As an example, if you design a classifier that finds melanomas (skin cancer) by examining people's nevi (skin moles), you will easily find large amounts of moles, of which only a tiny fraction are cancerous. The training set is then imbalanced, and a test set that is drawn from the same distribution is similarly imbalanced.

The data set retrieved and displayed below is a toy example of an imbalanced set. It is an artificially created set, and has nothing to do with skin cancer.

In [6]:

imbalanced_file_name = 'imbalanced.pickle'
retrieve(imbalanced_file_name)

Using previously downloaded file imbalanced.pickle

In [7]:

with open(imbalanced_file_name, 'rb') as file:
    imbalanced_data = pickle.load(file)

In [8]:

show_data(imbalanced_data)

There are many fewer negatives (red, $y=-1$) than positives (blue, $y=1$). Two other features of this data are related to class imbalance. First, the data (both training and test) is separable. This is of course not always the case. However, with so few negative samples, the chance of data overlap decreases, especially in data spaces with high dimensionality where there is more "room" for the data points. In other words, separability is found more often when the data in either class (or both) is sparse than when both classes have many samples.

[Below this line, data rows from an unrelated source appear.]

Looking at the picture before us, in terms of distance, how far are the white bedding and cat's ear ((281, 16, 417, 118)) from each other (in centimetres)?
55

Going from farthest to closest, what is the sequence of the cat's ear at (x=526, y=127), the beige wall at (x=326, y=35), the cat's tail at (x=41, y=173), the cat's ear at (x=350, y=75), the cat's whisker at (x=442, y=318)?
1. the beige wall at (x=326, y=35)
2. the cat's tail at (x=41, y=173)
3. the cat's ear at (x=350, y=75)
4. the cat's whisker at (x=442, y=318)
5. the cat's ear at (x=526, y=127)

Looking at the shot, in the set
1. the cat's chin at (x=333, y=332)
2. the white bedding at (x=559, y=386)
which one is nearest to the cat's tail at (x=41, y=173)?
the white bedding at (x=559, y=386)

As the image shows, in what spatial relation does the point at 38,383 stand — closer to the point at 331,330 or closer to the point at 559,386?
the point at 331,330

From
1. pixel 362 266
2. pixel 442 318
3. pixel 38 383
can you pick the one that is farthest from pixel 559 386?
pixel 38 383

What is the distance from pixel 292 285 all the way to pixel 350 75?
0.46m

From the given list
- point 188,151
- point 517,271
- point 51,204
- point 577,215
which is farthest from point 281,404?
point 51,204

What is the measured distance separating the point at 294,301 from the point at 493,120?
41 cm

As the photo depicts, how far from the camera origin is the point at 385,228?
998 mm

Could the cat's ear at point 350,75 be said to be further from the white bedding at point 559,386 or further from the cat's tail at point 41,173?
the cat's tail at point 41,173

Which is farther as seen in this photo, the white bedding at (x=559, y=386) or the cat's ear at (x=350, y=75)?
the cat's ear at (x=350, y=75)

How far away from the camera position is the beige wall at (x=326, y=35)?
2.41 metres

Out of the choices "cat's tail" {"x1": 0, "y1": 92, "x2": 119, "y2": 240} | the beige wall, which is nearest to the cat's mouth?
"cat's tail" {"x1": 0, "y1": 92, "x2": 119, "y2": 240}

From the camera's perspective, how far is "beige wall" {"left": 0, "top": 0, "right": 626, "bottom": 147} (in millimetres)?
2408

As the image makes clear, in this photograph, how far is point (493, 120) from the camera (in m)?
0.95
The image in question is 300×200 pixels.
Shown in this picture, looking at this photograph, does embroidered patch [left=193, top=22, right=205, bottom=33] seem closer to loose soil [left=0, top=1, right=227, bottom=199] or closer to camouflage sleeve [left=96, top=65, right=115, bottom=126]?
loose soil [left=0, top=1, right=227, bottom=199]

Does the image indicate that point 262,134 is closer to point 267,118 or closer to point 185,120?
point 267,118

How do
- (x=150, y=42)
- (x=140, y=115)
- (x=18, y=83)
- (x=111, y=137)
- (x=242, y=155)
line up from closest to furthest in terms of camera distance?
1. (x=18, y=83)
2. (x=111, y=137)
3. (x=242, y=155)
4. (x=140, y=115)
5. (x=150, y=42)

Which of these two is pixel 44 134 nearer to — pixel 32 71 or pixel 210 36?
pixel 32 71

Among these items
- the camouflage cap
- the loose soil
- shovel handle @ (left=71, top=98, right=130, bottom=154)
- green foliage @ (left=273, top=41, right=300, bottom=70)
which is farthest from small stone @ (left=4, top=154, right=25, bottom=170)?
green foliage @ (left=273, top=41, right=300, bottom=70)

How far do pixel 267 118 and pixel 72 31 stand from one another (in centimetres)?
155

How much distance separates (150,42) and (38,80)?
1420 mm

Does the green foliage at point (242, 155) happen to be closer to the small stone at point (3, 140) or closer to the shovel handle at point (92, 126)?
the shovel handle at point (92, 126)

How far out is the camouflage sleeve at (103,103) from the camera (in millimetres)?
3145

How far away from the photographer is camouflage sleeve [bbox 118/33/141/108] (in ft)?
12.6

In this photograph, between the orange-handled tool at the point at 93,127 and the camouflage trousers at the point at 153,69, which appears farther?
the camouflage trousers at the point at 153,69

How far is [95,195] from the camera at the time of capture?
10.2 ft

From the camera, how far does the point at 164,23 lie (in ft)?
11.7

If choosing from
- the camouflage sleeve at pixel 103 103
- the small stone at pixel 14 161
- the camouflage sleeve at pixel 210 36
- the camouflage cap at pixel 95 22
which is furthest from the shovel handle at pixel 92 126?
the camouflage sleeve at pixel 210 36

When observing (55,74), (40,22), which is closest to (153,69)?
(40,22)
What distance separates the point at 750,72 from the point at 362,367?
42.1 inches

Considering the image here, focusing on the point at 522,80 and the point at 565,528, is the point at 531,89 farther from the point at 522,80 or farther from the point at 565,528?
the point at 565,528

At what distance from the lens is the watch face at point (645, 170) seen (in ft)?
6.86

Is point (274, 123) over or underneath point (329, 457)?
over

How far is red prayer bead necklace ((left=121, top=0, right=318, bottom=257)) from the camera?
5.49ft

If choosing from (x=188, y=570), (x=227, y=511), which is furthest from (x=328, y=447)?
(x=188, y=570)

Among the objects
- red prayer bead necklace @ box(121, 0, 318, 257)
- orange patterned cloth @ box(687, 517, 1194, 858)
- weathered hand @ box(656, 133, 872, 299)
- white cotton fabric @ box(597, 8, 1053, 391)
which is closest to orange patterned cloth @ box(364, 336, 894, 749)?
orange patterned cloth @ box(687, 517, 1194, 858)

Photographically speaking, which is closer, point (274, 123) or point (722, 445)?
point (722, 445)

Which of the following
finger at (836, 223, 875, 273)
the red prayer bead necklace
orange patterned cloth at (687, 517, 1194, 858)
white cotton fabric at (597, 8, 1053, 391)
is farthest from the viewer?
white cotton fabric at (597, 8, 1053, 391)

In addition, the distribution of the negative samples in the test set seems a bit different from that of the data in the training set. This is often the case when either data set is sparse, because a small number of samples cannot be a good representative for a complex distribution. In other words, it is conceivable that when drawing a small number of samples from a distribution multiple times one gets data whose empirical distribution is different, simply because the two small sets do not represent the full distribution well.

Your Task¶

Run

experiment(imbalanced_data, LogisticRegression(), 'LRC')
experiment(imbalanced_data, SVC(kernel='linear'), 'SVM')

(in separate notebook cells) and then comment on and explain the results.

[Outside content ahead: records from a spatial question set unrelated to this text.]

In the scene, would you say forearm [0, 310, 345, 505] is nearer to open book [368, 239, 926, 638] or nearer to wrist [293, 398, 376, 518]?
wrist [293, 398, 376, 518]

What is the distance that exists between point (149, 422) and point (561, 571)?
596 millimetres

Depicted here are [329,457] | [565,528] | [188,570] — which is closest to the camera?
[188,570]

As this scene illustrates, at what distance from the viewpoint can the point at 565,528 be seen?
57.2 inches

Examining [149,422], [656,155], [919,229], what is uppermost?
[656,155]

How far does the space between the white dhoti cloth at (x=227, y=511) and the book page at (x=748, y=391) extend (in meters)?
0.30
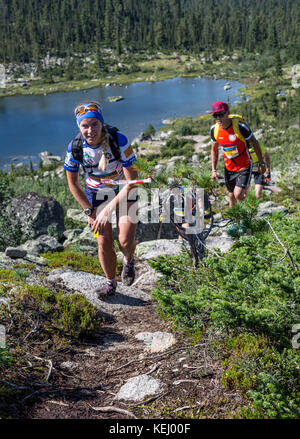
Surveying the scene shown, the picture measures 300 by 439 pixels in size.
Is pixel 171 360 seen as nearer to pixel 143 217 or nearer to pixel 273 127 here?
pixel 143 217

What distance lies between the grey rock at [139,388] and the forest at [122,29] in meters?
125

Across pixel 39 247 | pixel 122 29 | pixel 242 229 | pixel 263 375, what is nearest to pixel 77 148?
pixel 242 229

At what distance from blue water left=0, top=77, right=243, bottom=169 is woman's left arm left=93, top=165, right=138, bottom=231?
36989 millimetres

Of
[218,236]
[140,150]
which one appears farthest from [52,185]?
[140,150]

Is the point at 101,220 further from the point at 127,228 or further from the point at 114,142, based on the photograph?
the point at 114,142

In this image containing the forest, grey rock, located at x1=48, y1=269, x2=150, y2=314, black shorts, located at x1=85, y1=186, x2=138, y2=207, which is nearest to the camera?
black shorts, located at x1=85, y1=186, x2=138, y2=207

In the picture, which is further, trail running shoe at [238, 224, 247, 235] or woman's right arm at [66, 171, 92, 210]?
woman's right arm at [66, 171, 92, 210]

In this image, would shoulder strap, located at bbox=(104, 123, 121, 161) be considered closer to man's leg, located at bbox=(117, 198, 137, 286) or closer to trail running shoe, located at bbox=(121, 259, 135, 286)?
man's leg, located at bbox=(117, 198, 137, 286)

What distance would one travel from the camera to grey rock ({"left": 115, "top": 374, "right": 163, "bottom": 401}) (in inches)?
109

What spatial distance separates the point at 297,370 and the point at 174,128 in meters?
45.7

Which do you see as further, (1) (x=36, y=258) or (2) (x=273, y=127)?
(2) (x=273, y=127)

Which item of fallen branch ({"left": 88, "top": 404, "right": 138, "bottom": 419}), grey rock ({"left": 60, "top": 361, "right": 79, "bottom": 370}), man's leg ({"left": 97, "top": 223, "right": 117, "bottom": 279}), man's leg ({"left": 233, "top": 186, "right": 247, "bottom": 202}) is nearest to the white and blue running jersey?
man's leg ({"left": 97, "top": 223, "right": 117, "bottom": 279})

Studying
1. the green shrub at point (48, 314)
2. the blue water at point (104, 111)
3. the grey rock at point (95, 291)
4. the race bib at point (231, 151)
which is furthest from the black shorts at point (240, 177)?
the blue water at point (104, 111)

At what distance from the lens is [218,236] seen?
707 centimetres
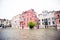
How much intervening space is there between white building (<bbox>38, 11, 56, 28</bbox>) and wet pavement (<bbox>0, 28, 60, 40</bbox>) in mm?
91

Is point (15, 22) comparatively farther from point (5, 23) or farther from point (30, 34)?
point (30, 34)

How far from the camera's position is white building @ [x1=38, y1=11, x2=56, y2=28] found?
6.00 ft

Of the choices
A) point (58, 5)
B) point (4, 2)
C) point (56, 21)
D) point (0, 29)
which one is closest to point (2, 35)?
point (0, 29)

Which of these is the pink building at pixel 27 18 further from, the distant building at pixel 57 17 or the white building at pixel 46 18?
the distant building at pixel 57 17

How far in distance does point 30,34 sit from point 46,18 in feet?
1.12

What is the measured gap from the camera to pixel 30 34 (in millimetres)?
1794

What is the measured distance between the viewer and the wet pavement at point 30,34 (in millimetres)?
1785

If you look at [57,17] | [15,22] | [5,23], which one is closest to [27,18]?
[15,22]

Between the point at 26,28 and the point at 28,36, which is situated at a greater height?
the point at 26,28

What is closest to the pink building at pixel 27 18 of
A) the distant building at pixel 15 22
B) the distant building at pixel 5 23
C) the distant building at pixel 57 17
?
the distant building at pixel 15 22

Specifically, first answer questions similar to those in the previous problem: (i) does anything limit the accuracy of the classifiers in these two experiments; (ii) do the classifiers generalize well; and (iii) how well do the LRC and the SVM do relative to each other.

Then explain in detail why one of the two classifiers does better than the other. Your explanation should refer to what you observe in the solutions, and the placement of decision boundary in particular; how the classifiers are defined; what loss functions they use; and what properties the optimal predictors have as a consequence, and as pertains to the data in these experiments.

Notes¶

While we often ask for brief explanations, in this problem we are looking for more detail. There is no recipe. Just show to us that you undestand what is going on, that you have absorbed the main concepts about LRCs and SVMs, and that you are able to write clearly and articulately.
If anything seems at odds with what you learned about LRCs, please point that out. As an explanation, remember that the default value $C_0$ for both classifiers is 1 in scikit-learn. Thus, both classifiers are trained with regularization, while we studied LRCs without regularization in class. As mentioned earlier, LRCs with regularization were covered in homework 6. You need not explain why regularization leads to any discrepancy for the LRC.